Estimating the number of active and stable FLOSS projects
A recurring debate discussion among FLOSS-supporters and detractors is related to the estimation of the real number of active FLOSS projects. While it is easy to look at the main repository site (sourceforge.net) that boasts more than 100.000 projects, it is equally easy to look in more depth and realize that a significant number of those projects are really abandoned or have no significant development. How many active and stable projects are really out there?
Too many cereal choices by PartsNpieces
For the purpose of obtaining some unbiased estimates in the context of the FLOSSMETRICS project, we performed a first search among the main repository sites and FLOSS announce portals; we also set a strict activity requirement, stately an activity index from 80 to 100% and at least a file release in the last 6 months. Of the overall 155959 projects, only 10656 (6.8%) are “active” (with a somehow very restrictive definition; a more relaxed release period of 1 year shows an active percentage of 9.2% or 14455 projects).
However, while Sourceforge can rightly be considered the largest single repository, it is not the only potential source of projects; there are many other vertical repositories, among them BerliOS, Savannah, Gna! and many others, derived both from the original version of the Sourceforge code and many more based on a rewritten version called GForge.

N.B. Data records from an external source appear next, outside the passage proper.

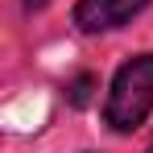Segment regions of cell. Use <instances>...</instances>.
I'll return each mask as SVG.
<instances>
[{
  "label": "cell",
  "mask_w": 153,
  "mask_h": 153,
  "mask_svg": "<svg viewBox=\"0 0 153 153\" xmlns=\"http://www.w3.org/2000/svg\"><path fill=\"white\" fill-rule=\"evenodd\" d=\"M145 153H153V141H149V149H145Z\"/></svg>",
  "instance_id": "obj_5"
},
{
  "label": "cell",
  "mask_w": 153,
  "mask_h": 153,
  "mask_svg": "<svg viewBox=\"0 0 153 153\" xmlns=\"http://www.w3.org/2000/svg\"><path fill=\"white\" fill-rule=\"evenodd\" d=\"M149 0H79L75 4V25L83 33H108V29L128 25Z\"/></svg>",
  "instance_id": "obj_2"
},
{
  "label": "cell",
  "mask_w": 153,
  "mask_h": 153,
  "mask_svg": "<svg viewBox=\"0 0 153 153\" xmlns=\"http://www.w3.org/2000/svg\"><path fill=\"white\" fill-rule=\"evenodd\" d=\"M149 112H153V54H132L112 75L103 124L112 132H132L149 120Z\"/></svg>",
  "instance_id": "obj_1"
},
{
  "label": "cell",
  "mask_w": 153,
  "mask_h": 153,
  "mask_svg": "<svg viewBox=\"0 0 153 153\" xmlns=\"http://www.w3.org/2000/svg\"><path fill=\"white\" fill-rule=\"evenodd\" d=\"M21 4H25L29 13H37V8H46V4H50V0H21Z\"/></svg>",
  "instance_id": "obj_4"
},
{
  "label": "cell",
  "mask_w": 153,
  "mask_h": 153,
  "mask_svg": "<svg viewBox=\"0 0 153 153\" xmlns=\"http://www.w3.org/2000/svg\"><path fill=\"white\" fill-rule=\"evenodd\" d=\"M91 87H95V79L91 75H79L71 87H66V100L75 103V108H87V100H91Z\"/></svg>",
  "instance_id": "obj_3"
}]
</instances>
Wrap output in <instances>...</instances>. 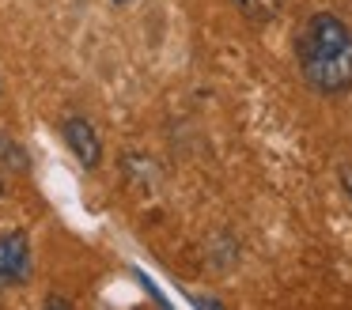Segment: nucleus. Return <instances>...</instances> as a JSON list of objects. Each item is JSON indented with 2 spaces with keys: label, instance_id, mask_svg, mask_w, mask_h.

That gives a total of 23948 projects, to which (using a sampling of 100 projects from each) we have found a similar number of active projects (between 8% and 10%).
The next step is the estimation of how many projects of the overall FLOSS landscape are hosted on those sites, and for performing this estimate we took the entire FreshMeat announce database, as processed by the FLOSSmole project and found that the projects that have an homepage in one of the repository sites are 23% of the total. This count is however biased by the fact that the probability of a project to be announced on FreshMeat is not equal for all projects; that is, english-based and oriented towards a large audience have a much higer probability to be listed. To take this into account, we performed a search for non-english based forges, and for software that is oriented towards a very specific area, using data from past IST projects like Spirit and AMOS.

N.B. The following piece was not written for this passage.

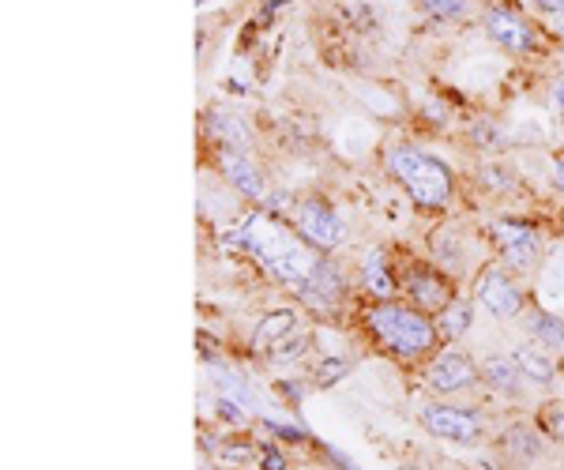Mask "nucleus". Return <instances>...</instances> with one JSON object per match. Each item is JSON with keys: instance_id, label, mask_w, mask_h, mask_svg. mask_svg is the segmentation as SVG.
Segmentation results:
<instances>
[{"instance_id": "f257e3e1", "label": "nucleus", "mask_w": 564, "mask_h": 470, "mask_svg": "<svg viewBox=\"0 0 564 470\" xmlns=\"http://www.w3.org/2000/svg\"><path fill=\"white\" fill-rule=\"evenodd\" d=\"M230 238L249 249L252 256L268 267V275L275 278V283L290 286L294 294L302 291V283L313 275L316 260H321V252L308 249L297 233H290L279 219H271V215H263V211L249 215V219L241 222V230H234Z\"/></svg>"}, {"instance_id": "f03ea898", "label": "nucleus", "mask_w": 564, "mask_h": 470, "mask_svg": "<svg viewBox=\"0 0 564 470\" xmlns=\"http://www.w3.org/2000/svg\"><path fill=\"white\" fill-rule=\"evenodd\" d=\"M366 331L377 342V350H384L391 361H430L441 350V331L430 313L414 309L411 302H372L366 313Z\"/></svg>"}, {"instance_id": "7ed1b4c3", "label": "nucleus", "mask_w": 564, "mask_h": 470, "mask_svg": "<svg viewBox=\"0 0 564 470\" xmlns=\"http://www.w3.org/2000/svg\"><path fill=\"white\" fill-rule=\"evenodd\" d=\"M388 177L411 196L417 211H444L456 193V177H452L448 162L430 155V151L414 147V143H395L384 155Z\"/></svg>"}, {"instance_id": "20e7f679", "label": "nucleus", "mask_w": 564, "mask_h": 470, "mask_svg": "<svg viewBox=\"0 0 564 470\" xmlns=\"http://www.w3.org/2000/svg\"><path fill=\"white\" fill-rule=\"evenodd\" d=\"M425 392L433 400H452V395H467L481 387V361H475L467 350H436V354L425 361V376H422Z\"/></svg>"}, {"instance_id": "39448f33", "label": "nucleus", "mask_w": 564, "mask_h": 470, "mask_svg": "<svg viewBox=\"0 0 564 470\" xmlns=\"http://www.w3.org/2000/svg\"><path fill=\"white\" fill-rule=\"evenodd\" d=\"M422 429L430 433L436 440H448V445H459V448H475L481 445L486 437V418L470 406H459V403H448V400H433L422 406L417 414Z\"/></svg>"}, {"instance_id": "423d86ee", "label": "nucleus", "mask_w": 564, "mask_h": 470, "mask_svg": "<svg viewBox=\"0 0 564 470\" xmlns=\"http://www.w3.org/2000/svg\"><path fill=\"white\" fill-rule=\"evenodd\" d=\"M395 275H399V294H403L414 309H422L430 316H436L456 297V286H452L448 271L441 264H433V260H411V264H403Z\"/></svg>"}, {"instance_id": "0eeeda50", "label": "nucleus", "mask_w": 564, "mask_h": 470, "mask_svg": "<svg viewBox=\"0 0 564 470\" xmlns=\"http://www.w3.org/2000/svg\"><path fill=\"white\" fill-rule=\"evenodd\" d=\"M294 233L308 249L321 252V256H332V252L347 241V226H343L339 211L327 200H321V196H305V200L294 207Z\"/></svg>"}, {"instance_id": "6e6552de", "label": "nucleus", "mask_w": 564, "mask_h": 470, "mask_svg": "<svg viewBox=\"0 0 564 470\" xmlns=\"http://www.w3.org/2000/svg\"><path fill=\"white\" fill-rule=\"evenodd\" d=\"M475 302H478V309H486L494 320H516V316L527 313V294L520 291L516 275L505 264H486L478 271Z\"/></svg>"}, {"instance_id": "1a4fd4ad", "label": "nucleus", "mask_w": 564, "mask_h": 470, "mask_svg": "<svg viewBox=\"0 0 564 470\" xmlns=\"http://www.w3.org/2000/svg\"><path fill=\"white\" fill-rule=\"evenodd\" d=\"M481 31L512 57H531V53L542 50V31L527 15L512 12V8H486L481 12Z\"/></svg>"}, {"instance_id": "9d476101", "label": "nucleus", "mask_w": 564, "mask_h": 470, "mask_svg": "<svg viewBox=\"0 0 564 470\" xmlns=\"http://www.w3.org/2000/svg\"><path fill=\"white\" fill-rule=\"evenodd\" d=\"M497 233V249H500V264L516 275H531L542 264V241L539 230L523 219H497L494 222Z\"/></svg>"}, {"instance_id": "9b49d317", "label": "nucleus", "mask_w": 564, "mask_h": 470, "mask_svg": "<svg viewBox=\"0 0 564 470\" xmlns=\"http://www.w3.org/2000/svg\"><path fill=\"white\" fill-rule=\"evenodd\" d=\"M297 302H302L305 309H313L316 316L339 313V305L347 302V275H343V267L335 264L332 256L316 260L313 275H308L302 283V291H297Z\"/></svg>"}, {"instance_id": "f8f14e48", "label": "nucleus", "mask_w": 564, "mask_h": 470, "mask_svg": "<svg viewBox=\"0 0 564 470\" xmlns=\"http://www.w3.org/2000/svg\"><path fill=\"white\" fill-rule=\"evenodd\" d=\"M252 347L260 354H271V361H290L286 354H297L305 347V331H302V316L294 309H275L257 324V336Z\"/></svg>"}, {"instance_id": "ddd939ff", "label": "nucleus", "mask_w": 564, "mask_h": 470, "mask_svg": "<svg viewBox=\"0 0 564 470\" xmlns=\"http://www.w3.org/2000/svg\"><path fill=\"white\" fill-rule=\"evenodd\" d=\"M218 170L234 185V193L252 204L268 200V185H263V170L252 162L249 151H218Z\"/></svg>"}, {"instance_id": "4468645a", "label": "nucleus", "mask_w": 564, "mask_h": 470, "mask_svg": "<svg viewBox=\"0 0 564 470\" xmlns=\"http://www.w3.org/2000/svg\"><path fill=\"white\" fill-rule=\"evenodd\" d=\"M204 132L218 151H249L252 155V129L234 110H207Z\"/></svg>"}, {"instance_id": "2eb2a0df", "label": "nucleus", "mask_w": 564, "mask_h": 470, "mask_svg": "<svg viewBox=\"0 0 564 470\" xmlns=\"http://www.w3.org/2000/svg\"><path fill=\"white\" fill-rule=\"evenodd\" d=\"M545 433L539 426H527V422H516V426H508L505 433L497 437V448L500 456L516 459V463H539L545 456Z\"/></svg>"}, {"instance_id": "dca6fc26", "label": "nucleus", "mask_w": 564, "mask_h": 470, "mask_svg": "<svg viewBox=\"0 0 564 470\" xmlns=\"http://www.w3.org/2000/svg\"><path fill=\"white\" fill-rule=\"evenodd\" d=\"M512 358H516V365H520V373L527 376V384H534V387L557 384V358H553L550 350H542L539 342H531V339L516 342Z\"/></svg>"}, {"instance_id": "f3484780", "label": "nucleus", "mask_w": 564, "mask_h": 470, "mask_svg": "<svg viewBox=\"0 0 564 470\" xmlns=\"http://www.w3.org/2000/svg\"><path fill=\"white\" fill-rule=\"evenodd\" d=\"M523 384H527V376L520 373L512 354H489L481 361V387H489V392L505 395V400H516V395H523Z\"/></svg>"}, {"instance_id": "a211bd4d", "label": "nucleus", "mask_w": 564, "mask_h": 470, "mask_svg": "<svg viewBox=\"0 0 564 470\" xmlns=\"http://www.w3.org/2000/svg\"><path fill=\"white\" fill-rule=\"evenodd\" d=\"M361 286H366V294L377 297V302H395L399 297V275L388 267L384 249H369L366 256H361Z\"/></svg>"}, {"instance_id": "6ab92c4d", "label": "nucleus", "mask_w": 564, "mask_h": 470, "mask_svg": "<svg viewBox=\"0 0 564 470\" xmlns=\"http://www.w3.org/2000/svg\"><path fill=\"white\" fill-rule=\"evenodd\" d=\"M523 331L531 342H539L542 350H550L553 358H564V316L550 309H527L523 313Z\"/></svg>"}, {"instance_id": "aec40b11", "label": "nucleus", "mask_w": 564, "mask_h": 470, "mask_svg": "<svg viewBox=\"0 0 564 470\" xmlns=\"http://www.w3.org/2000/svg\"><path fill=\"white\" fill-rule=\"evenodd\" d=\"M475 297H452L448 305H444L441 313L433 316L436 320V331H441V342H459L463 336L470 331V324H475Z\"/></svg>"}, {"instance_id": "412c9836", "label": "nucleus", "mask_w": 564, "mask_h": 470, "mask_svg": "<svg viewBox=\"0 0 564 470\" xmlns=\"http://www.w3.org/2000/svg\"><path fill=\"white\" fill-rule=\"evenodd\" d=\"M550 445H561L564 448V400H545L539 406V422H534Z\"/></svg>"}, {"instance_id": "4be33fe9", "label": "nucleus", "mask_w": 564, "mask_h": 470, "mask_svg": "<svg viewBox=\"0 0 564 470\" xmlns=\"http://www.w3.org/2000/svg\"><path fill=\"white\" fill-rule=\"evenodd\" d=\"M417 8H422L425 15H433V20H467L475 8H470V0H414Z\"/></svg>"}, {"instance_id": "5701e85b", "label": "nucleus", "mask_w": 564, "mask_h": 470, "mask_svg": "<svg viewBox=\"0 0 564 470\" xmlns=\"http://www.w3.org/2000/svg\"><path fill=\"white\" fill-rule=\"evenodd\" d=\"M470 143H475L478 151H497L500 143H505V132L497 129V121H489V117H478V121L470 124Z\"/></svg>"}, {"instance_id": "b1692460", "label": "nucleus", "mask_w": 564, "mask_h": 470, "mask_svg": "<svg viewBox=\"0 0 564 470\" xmlns=\"http://www.w3.org/2000/svg\"><path fill=\"white\" fill-rule=\"evenodd\" d=\"M481 185L494 188V193H512L516 174L508 166H500V162H486V166H481Z\"/></svg>"}, {"instance_id": "393cba45", "label": "nucleus", "mask_w": 564, "mask_h": 470, "mask_svg": "<svg viewBox=\"0 0 564 470\" xmlns=\"http://www.w3.org/2000/svg\"><path fill=\"white\" fill-rule=\"evenodd\" d=\"M263 426H268L271 433H275L279 440H290V445H305V440H308V433H305V429H297V426H290V422H286V426H282V422L268 418V422H263Z\"/></svg>"}, {"instance_id": "a878e982", "label": "nucleus", "mask_w": 564, "mask_h": 470, "mask_svg": "<svg viewBox=\"0 0 564 470\" xmlns=\"http://www.w3.org/2000/svg\"><path fill=\"white\" fill-rule=\"evenodd\" d=\"M347 369H350V361H324V369L316 373V384H321V387H332L343 373H347Z\"/></svg>"}, {"instance_id": "bb28decb", "label": "nucleus", "mask_w": 564, "mask_h": 470, "mask_svg": "<svg viewBox=\"0 0 564 470\" xmlns=\"http://www.w3.org/2000/svg\"><path fill=\"white\" fill-rule=\"evenodd\" d=\"M260 470H286V456H282L279 445H263Z\"/></svg>"}, {"instance_id": "cd10ccee", "label": "nucleus", "mask_w": 564, "mask_h": 470, "mask_svg": "<svg viewBox=\"0 0 564 470\" xmlns=\"http://www.w3.org/2000/svg\"><path fill=\"white\" fill-rule=\"evenodd\" d=\"M534 8L550 20H564V0H534Z\"/></svg>"}, {"instance_id": "c85d7f7f", "label": "nucleus", "mask_w": 564, "mask_h": 470, "mask_svg": "<svg viewBox=\"0 0 564 470\" xmlns=\"http://www.w3.org/2000/svg\"><path fill=\"white\" fill-rule=\"evenodd\" d=\"M550 102H553V110L564 113V76L553 79V87H550Z\"/></svg>"}, {"instance_id": "c756f323", "label": "nucleus", "mask_w": 564, "mask_h": 470, "mask_svg": "<svg viewBox=\"0 0 564 470\" xmlns=\"http://www.w3.org/2000/svg\"><path fill=\"white\" fill-rule=\"evenodd\" d=\"M553 188H561L564 193V151L553 155Z\"/></svg>"}, {"instance_id": "7c9ffc66", "label": "nucleus", "mask_w": 564, "mask_h": 470, "mask_svg": "<svg viewBox=\"0 0 564 470\" xmlns=\"http://www.w3.org/2000/svg\"><path fill=\"white\" fill-rule=\"evenodd\" d=\"M399 470H422V467H417V463H403V467H399Z\"/></svg>"}, {"instance_id": "2f4dec72", "label": "nucleus", "mask_w": 564, "mask_h": 470, "mask_svg": "<svg viewBox=\"0 0 564 470\" xmlns=\"http://www.w3.org/2000/svg\"><path fill=\"white\" fill-rule=\"evenodd\" d=\"M444 470H470V467H459V463H448V467H444Z\"/></svg>"}]
</instances>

We have found that non-english projects are underrepresented in FreshMeat in a significant way, but as the overall “business-readiness” of those projects is unclear (as for example there may be no translations available, or be specific to a single country legal environment) we have ignored them. Vertical projects are also underrepresented, especially with regard to projects in scientific and technical areas, where the probability of being included is around 10 times lower compared to other kind of software. By using the results from Spirit, a sampling from project announcements in scientific mailing lists, and some repositories for the largest or more visible projects (like the CRAN archive, that hosts libraries and packages for the R language for statistics, that hosts 1195 projects) we have reached a lower bound estimate of around 12000 “vertical” and industry-specific projects. So, we have an overall lower bound estimate of around 195000 projects, of which we can estimate that 7% are active, leading to around 13000 active projects.
Of those, we can estimate (using data from Slashdot, FreshMeat and the largest Gforge sites) that 36% fall in the “stable” or “mature” stage, leading to a total of around 5000 projects that can be considered suitable for an SME, that is with an active community, stable and with recent releases. It should be considered that this number is a lower bound, obtained with slightly severe assumptions; just enlarging the file release period from 6 months to one year nearly doubles the number of suitable projects. Also, this estimate does not try to assess the number of projects not listed in the announcement sites (even vertical application portals); this is a deliberate action, as it would be difficult to estimate the reliability of such a measure, and because the “findability” of a project and its probability of having a sustained community participation are lower if it is difficult to find information on the project in the first place; this means that the probability of such “out of the bounds” projects would probably be not a good opportunity for SME adoption in any case. By using a slightly more relaxed definition of “stability”, with an activity rating between 60% and 100% and at least a release in the last year, we obtain around 18000 stable and mature project from which to choose- not a bad result, after all.